Jürgen Schlensog: Es ist ein Mix aus allem. Das Management von Sam Smith zum Beispiel kam auf uns zu, die wollten hier spielen. Eines der Gegenbeispiele ist Bob Dylan. Den haben wir fünf Jahre lang bearbeitet. Ihn musste man richtig akquirieren. Es spielen dabei viele Dinge eine Rolle: Termin, Routing, Geld natürlich. Die Reputation des Festivals, die wir uns inzwischen erarbeitet haben, hilft sicher erheblich. Sie können sich das ungefähr so vorstellen: Je bekannter der Künstler, desto sicherer sind Ticketverkäufe. Am Ende aller Tage muss die Rechnung stimmen. Und zwar für beide. Für alle Festivals, nicht nur in Deutschland, ist die ständig steigende Digitalisierung der Musikindustrie ein zunehmend großes Problem. Weil kaum noch CDs und LPs verkauft werden, ist die Haupteinnahmequelle der Musikerinnen und Musiker das Live-Geschäft. Folglich wird es immer teurer.

Techkrams.de: Fusion-Urvater Billy Cobham erhält am 18. Juli die German Jazz Trophy. Mit 40 eigenen Platten und als Pionier der Double Bassdrum gilt er als Ausnahmeschlagzeuger – was verbinden Sie mit ihm?

Jürgen Schlensog: Cobham ist einer der tragenden Kräfte des Fusion Jazz. Jetzt mit seinen 80 Jahren geht’s darum, ihn für sein Lebenswerk zu ehren. Das ist der Zweck der German Jazz-Trophy. Deswegen werden nicht Leute geehrt, die 45 sind, sondern die, die auf eine große Karriere blicken können.
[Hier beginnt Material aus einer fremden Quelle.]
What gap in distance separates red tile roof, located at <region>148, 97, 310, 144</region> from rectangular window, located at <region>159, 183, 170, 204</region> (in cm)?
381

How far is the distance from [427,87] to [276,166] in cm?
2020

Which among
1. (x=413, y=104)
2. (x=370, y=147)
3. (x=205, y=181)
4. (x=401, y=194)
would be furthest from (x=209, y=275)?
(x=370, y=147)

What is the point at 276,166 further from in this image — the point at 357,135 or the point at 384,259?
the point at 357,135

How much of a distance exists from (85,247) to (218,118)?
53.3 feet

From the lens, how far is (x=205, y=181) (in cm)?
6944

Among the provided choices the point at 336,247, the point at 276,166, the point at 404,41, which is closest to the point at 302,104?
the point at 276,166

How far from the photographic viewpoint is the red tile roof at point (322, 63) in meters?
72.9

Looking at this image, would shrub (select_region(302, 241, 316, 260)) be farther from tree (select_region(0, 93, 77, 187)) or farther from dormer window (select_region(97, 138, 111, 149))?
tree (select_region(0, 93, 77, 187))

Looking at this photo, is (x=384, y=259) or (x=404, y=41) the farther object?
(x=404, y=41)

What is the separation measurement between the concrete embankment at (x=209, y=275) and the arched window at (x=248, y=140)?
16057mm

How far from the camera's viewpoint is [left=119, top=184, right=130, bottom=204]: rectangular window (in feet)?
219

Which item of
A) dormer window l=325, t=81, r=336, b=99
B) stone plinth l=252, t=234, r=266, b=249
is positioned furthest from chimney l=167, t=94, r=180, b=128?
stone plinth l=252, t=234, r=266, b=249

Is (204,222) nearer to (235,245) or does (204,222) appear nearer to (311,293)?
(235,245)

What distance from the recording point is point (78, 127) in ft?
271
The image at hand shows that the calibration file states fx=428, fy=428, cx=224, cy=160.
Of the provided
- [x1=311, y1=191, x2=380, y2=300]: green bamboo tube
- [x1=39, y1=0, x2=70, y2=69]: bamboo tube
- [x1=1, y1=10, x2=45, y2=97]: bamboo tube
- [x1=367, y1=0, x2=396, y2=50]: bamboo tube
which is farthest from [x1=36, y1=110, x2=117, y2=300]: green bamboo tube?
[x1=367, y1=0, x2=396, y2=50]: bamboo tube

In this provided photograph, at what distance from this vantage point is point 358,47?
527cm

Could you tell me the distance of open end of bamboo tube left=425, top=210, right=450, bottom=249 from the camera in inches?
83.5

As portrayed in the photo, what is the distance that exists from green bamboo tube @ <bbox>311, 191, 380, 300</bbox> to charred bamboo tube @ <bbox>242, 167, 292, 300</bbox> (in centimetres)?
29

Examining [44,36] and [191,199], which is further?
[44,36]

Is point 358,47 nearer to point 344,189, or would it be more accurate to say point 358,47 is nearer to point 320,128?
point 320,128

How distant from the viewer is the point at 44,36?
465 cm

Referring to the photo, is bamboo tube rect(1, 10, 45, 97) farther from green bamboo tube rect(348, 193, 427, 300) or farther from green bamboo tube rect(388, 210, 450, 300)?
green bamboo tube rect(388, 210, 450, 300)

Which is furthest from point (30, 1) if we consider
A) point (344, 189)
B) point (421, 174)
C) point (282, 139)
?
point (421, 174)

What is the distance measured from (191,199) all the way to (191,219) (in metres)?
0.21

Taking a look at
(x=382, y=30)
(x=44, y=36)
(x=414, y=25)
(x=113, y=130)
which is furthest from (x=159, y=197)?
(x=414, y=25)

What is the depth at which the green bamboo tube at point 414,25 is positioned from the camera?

Und da gehört Billy Cobham einfach dazu. Eigentlich ein Fehler, dass er die Trophy nicht schon längst bekommen hat. (lacht)

Techkrams.de: Kommen wir von den Legenden zu den Jungen. Der Nachwuchs kann sich beim BW playground und auf den kostenfreien Open Stages Konzerten präsentieren. Verstehen sich die jazzopen auch als Kaderschmiede für angehende Jazz-Musiker:innen?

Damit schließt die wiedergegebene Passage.